▸ **Extract**:
——
Why are only two elastic constants independent?

For isotropic (direction-independent) linear elastic materials, the stress-strain relationship is fully described by two independent parameters. All other elastic constants can be derived from any pair.

What is a typical Poisson's ratio?

Most metals are 0.25–0.35. Rubber is nearly 0.5 (incompressible). Cork is near 0. Auxetic materials have negative Poisson's ratio (they expand laterally when stretched).

What is Young's modulus used for?

Young's modulus (E) is the most commonly used elastic constant in structural engineering. It determines deflection under load, natural frequencies, and critical buckling loads.

When should I use bulk modulus?

Bulk modulus is important for hydrostatic loading (uniform pressure from all directions), such as deep-sea or geological applications. It equals the inverse of compressibility.

Do these formulas work for all materials?

Only for isotropic, linearly elastic materials. Anisotropic materials (wood, composites, crystals) require up to 21 independent elastic constants.

What are Lamé parameters used for?

Lamé's first parameter (λ) and second parameter (μ = G) appear in the generalized Hooke's law tensor form used in continuum mechanics and finite element analysis. They are useful when you need a compact material model rather than just E, G, K, and ν.
——
▸ **Dataset records**:
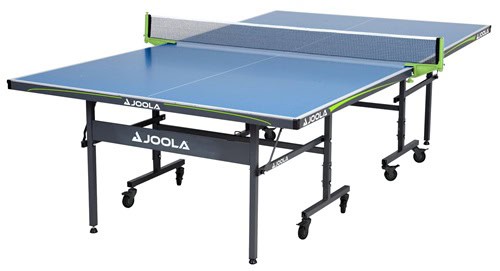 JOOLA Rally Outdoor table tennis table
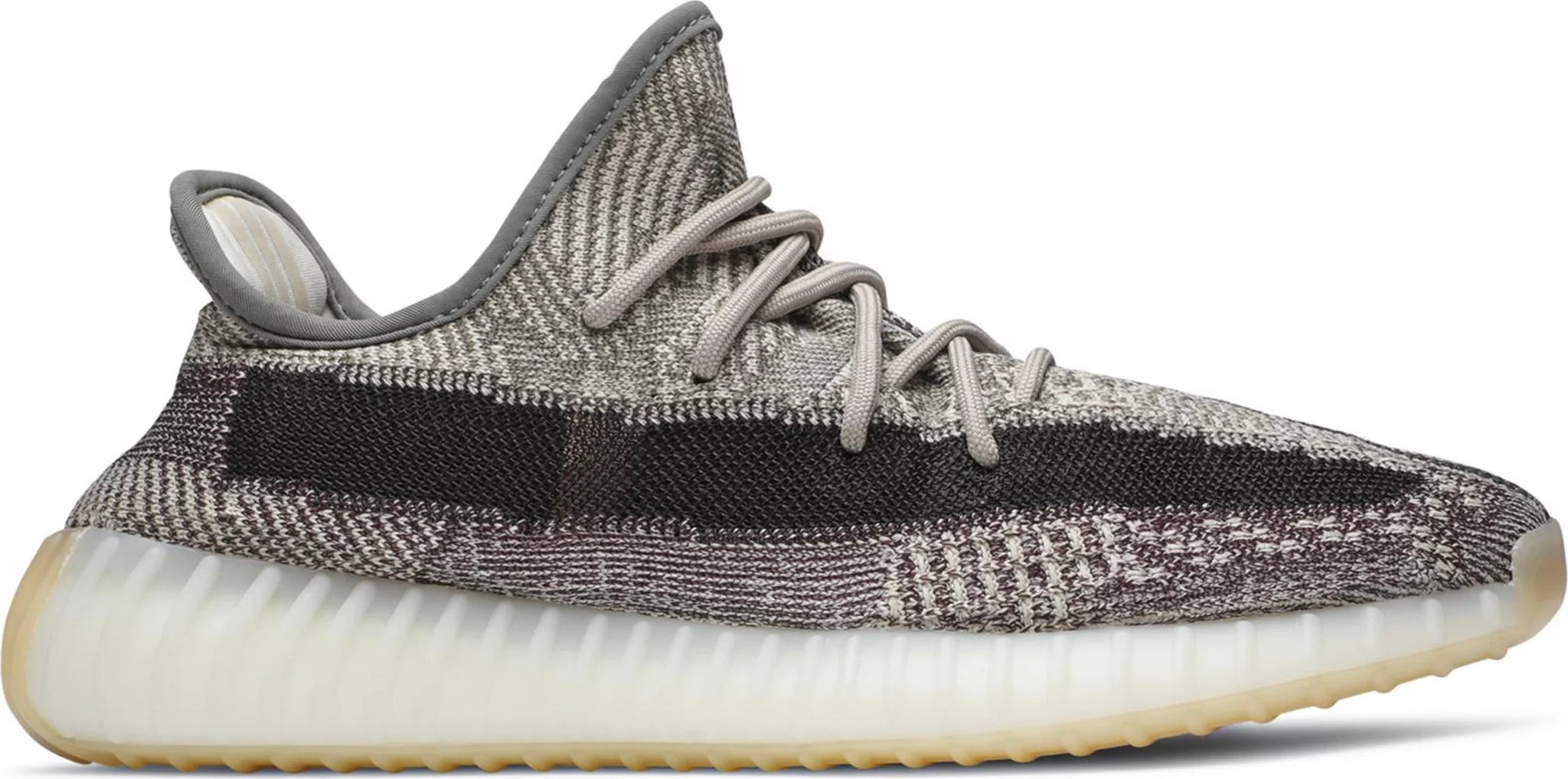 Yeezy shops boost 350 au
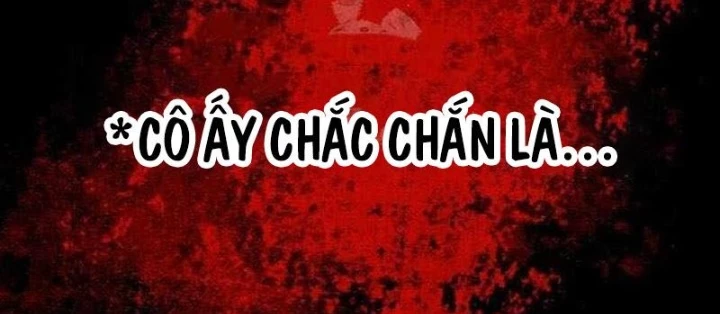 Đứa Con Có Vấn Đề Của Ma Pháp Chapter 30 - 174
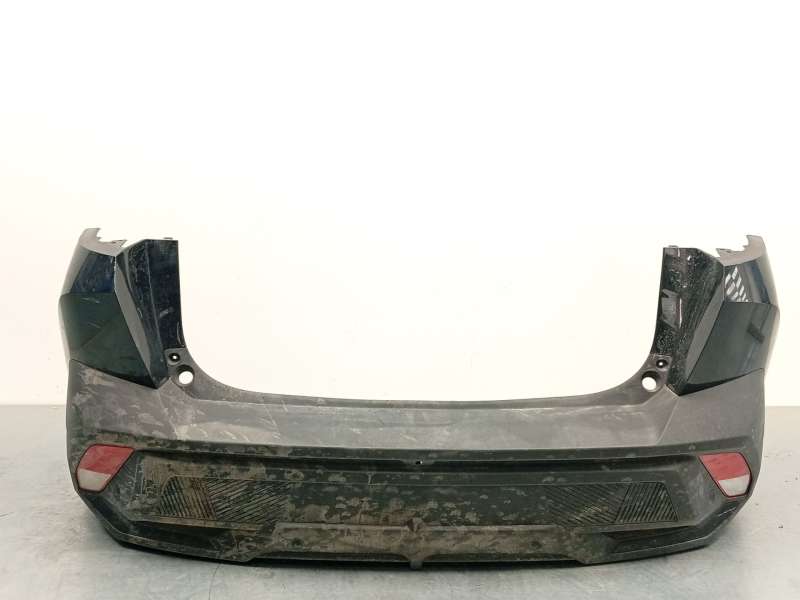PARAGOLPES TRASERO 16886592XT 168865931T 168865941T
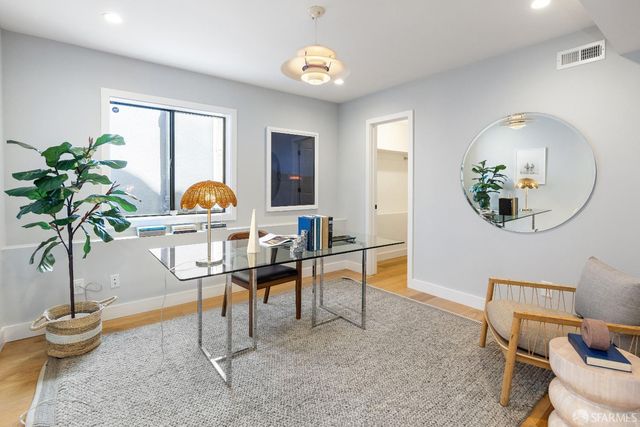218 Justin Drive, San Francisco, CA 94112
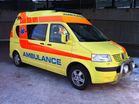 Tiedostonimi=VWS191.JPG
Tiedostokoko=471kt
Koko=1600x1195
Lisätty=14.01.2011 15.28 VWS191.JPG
——
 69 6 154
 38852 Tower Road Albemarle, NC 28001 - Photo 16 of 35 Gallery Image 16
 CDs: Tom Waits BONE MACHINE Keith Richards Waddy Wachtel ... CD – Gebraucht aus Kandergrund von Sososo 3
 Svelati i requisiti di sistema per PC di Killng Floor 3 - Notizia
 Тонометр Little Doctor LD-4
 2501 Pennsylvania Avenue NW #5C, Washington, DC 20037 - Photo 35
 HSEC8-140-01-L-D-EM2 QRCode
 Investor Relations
——
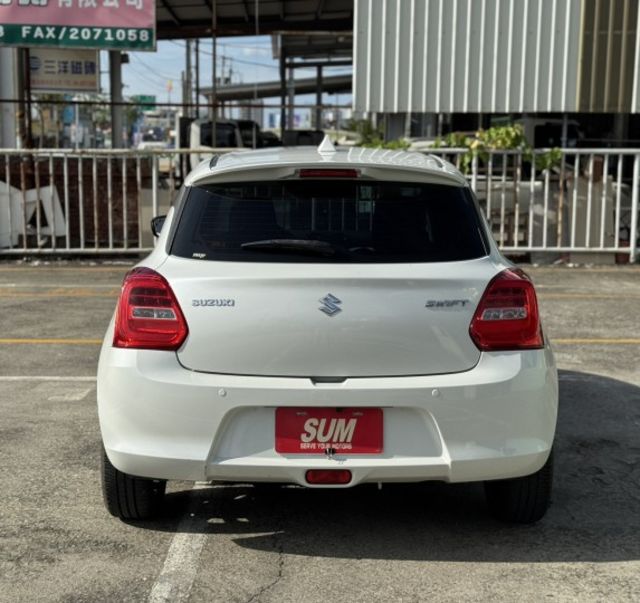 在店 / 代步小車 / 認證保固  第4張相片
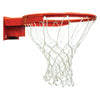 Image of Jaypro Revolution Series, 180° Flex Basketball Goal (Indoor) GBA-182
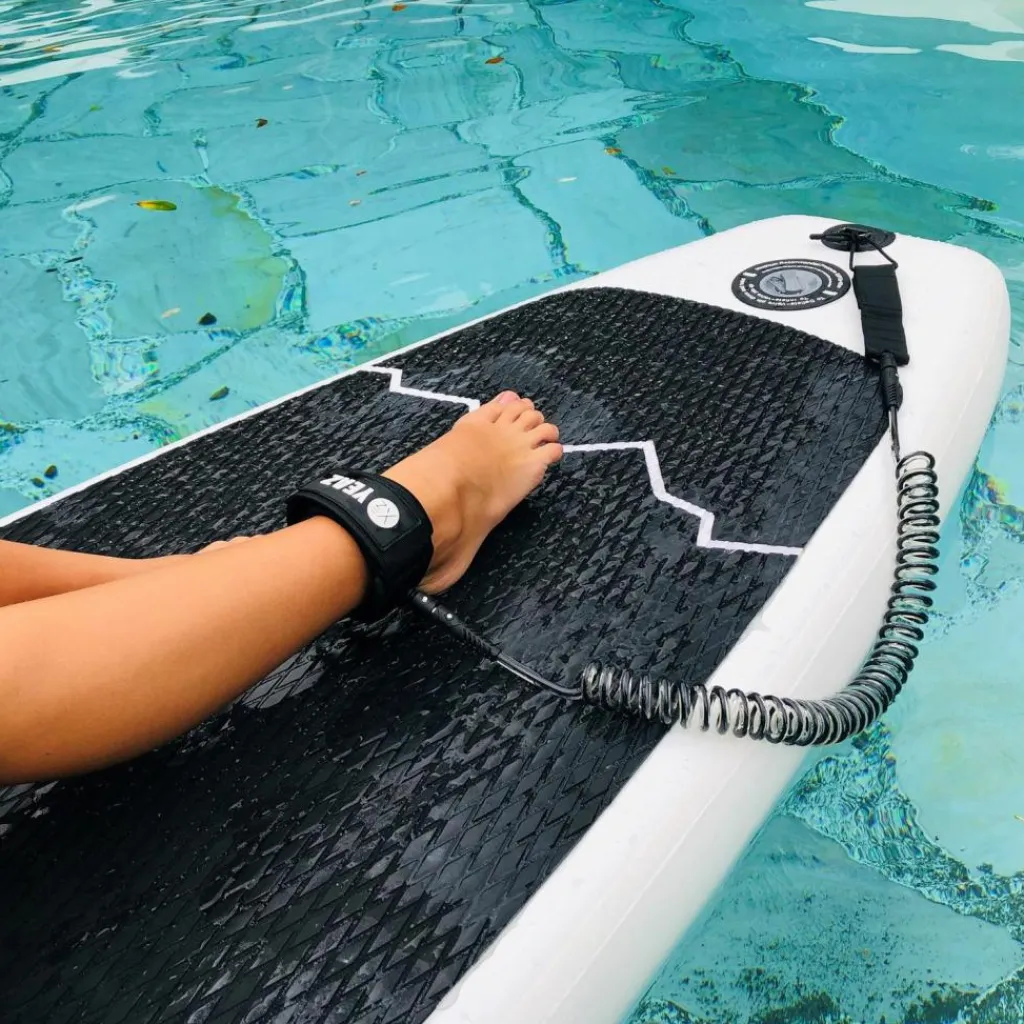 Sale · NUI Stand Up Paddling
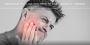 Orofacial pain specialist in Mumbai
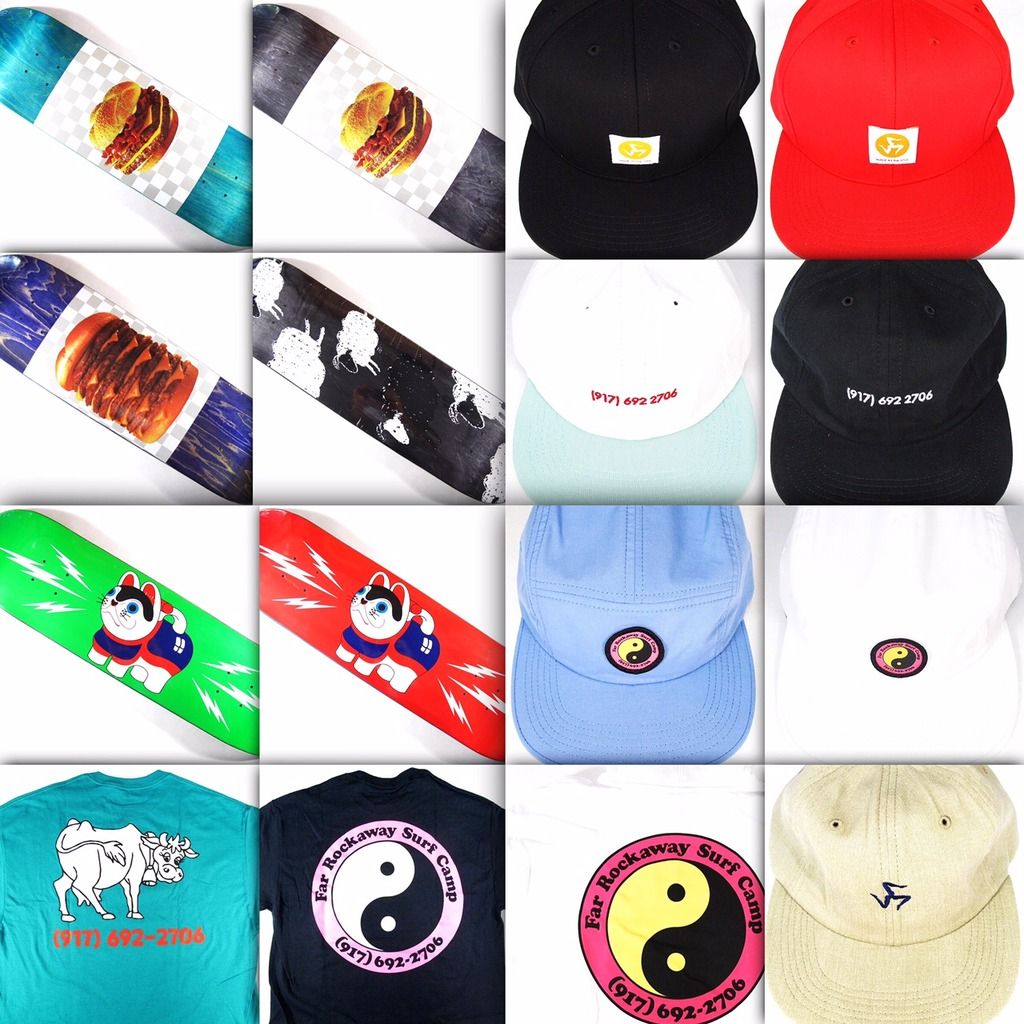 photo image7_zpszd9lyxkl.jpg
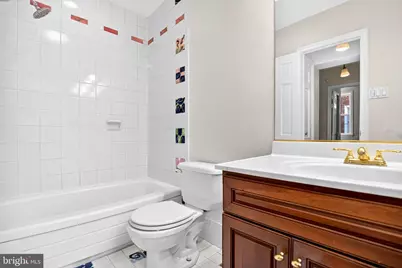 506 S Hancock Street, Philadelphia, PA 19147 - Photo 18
——
▸ **Task details**:
According to the elastic constants FAQ, how many independent elastic constants can anisotropic materials require? The listing plays no part in what follows.

▸ **Written response**:
Up to 21 independent elastic constants.